Casutt, however, sees great potential for the legal profession: "It's a complete overhaul of Swiss financial services regulation – quite remarkable. We currently have four pillars: acts dealing with the Swiss Financial Market Supervisory Authority, banking, stock exchange and securities, and investment funds.
"Of these, three will be replaced by totally new acts with completely new regulation of financial infrastructure on top. So it will fundamentally change the regulatory landscape. All of that, obviously, brings a huge amount of work."
Thriving M&A
And Daeniker's third phenomenon?
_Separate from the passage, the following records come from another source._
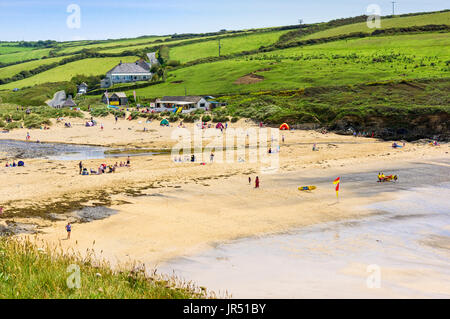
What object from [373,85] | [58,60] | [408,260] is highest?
[58,60]

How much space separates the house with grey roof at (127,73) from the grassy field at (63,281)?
10749 centimetres

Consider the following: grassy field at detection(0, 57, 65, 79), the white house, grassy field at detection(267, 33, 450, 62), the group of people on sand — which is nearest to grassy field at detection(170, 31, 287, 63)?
grassy field at detection(267, 33, 450, 62)

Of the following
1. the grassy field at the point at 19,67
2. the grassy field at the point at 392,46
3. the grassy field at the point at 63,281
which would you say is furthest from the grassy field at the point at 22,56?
the grassy field at the point at 63,281


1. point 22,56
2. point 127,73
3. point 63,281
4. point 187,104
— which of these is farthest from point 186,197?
point 22,56

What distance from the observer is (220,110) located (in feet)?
250

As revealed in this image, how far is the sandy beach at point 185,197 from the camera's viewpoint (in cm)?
2325

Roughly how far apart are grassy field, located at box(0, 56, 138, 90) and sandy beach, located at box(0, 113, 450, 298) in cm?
8529

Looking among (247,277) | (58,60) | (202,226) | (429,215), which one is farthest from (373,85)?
(58,60)

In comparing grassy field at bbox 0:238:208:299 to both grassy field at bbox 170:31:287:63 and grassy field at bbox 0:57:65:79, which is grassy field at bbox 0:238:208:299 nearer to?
grassy field at bbox 170:31:287:63

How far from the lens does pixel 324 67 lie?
3922 inches

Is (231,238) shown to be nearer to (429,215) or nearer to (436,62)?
(429,215)

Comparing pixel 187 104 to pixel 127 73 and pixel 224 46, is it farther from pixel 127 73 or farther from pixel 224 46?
pixel 224 46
Examine the list of Swiss M&A transactions in 2014 and it is hard not to be impressed by the values and volume in healthcare, telecommunications, media and technology, retail and industrial goods and services.
Among the most noteworthy is the merger between Lafarge and Holcim, the world's two largest cement makers, currently subject to regulatory approvals. "We advise the French group Lafarge. [The deal] has a transaction value of €40bn (£31.9bn), which is quite significant," explains Hochstrasser, with characteristic Swiss understatement.
Daeniker is more enthusiastic: he heads the Homburger team acting on behalf of Switzerland's Holcim. "We're lead deal counsel," he says. "It's fascinating to do a merger of equals from two completely separate corporate and national cultures."
The blending of cultures, seen throughout Europe, has been most acutely felt in Switzerland: nearly 25% of the population are immigrants, mostly skilled EU workers in IT, finance and healthcare. Since 2002 it has had bilateral agreements with the EU allowing free movement of labour.
Under Switzerland's direct democracy, the federal popular initiative 'against mass immigration' squeezed a 50.3% majority in February's referendum. Hochstrasser argues the business case: "If you limit immigration, you prevent companies finding employees they need from outside Switzerland. Attempts to limit the free movement of people has a negative effect on the economy."
A further vote on 30 November proposes an annual limit of 0.2% of the population, just 16,000 people. Casutt remains optimistic: "The vote we had on immigration was to our detriment, which people realise. We will continue to have a flow of people into Switzerland, which is good for our economy – one of the main drivers."
Switzerland may be wrestling with how to respond effectively to its recent problems, and how best to deal with immigration, a new regulatory regime and tax and employment reform. But when internal confidence and external perceptions are critical, there seems little doubt that pragmatism will prevail.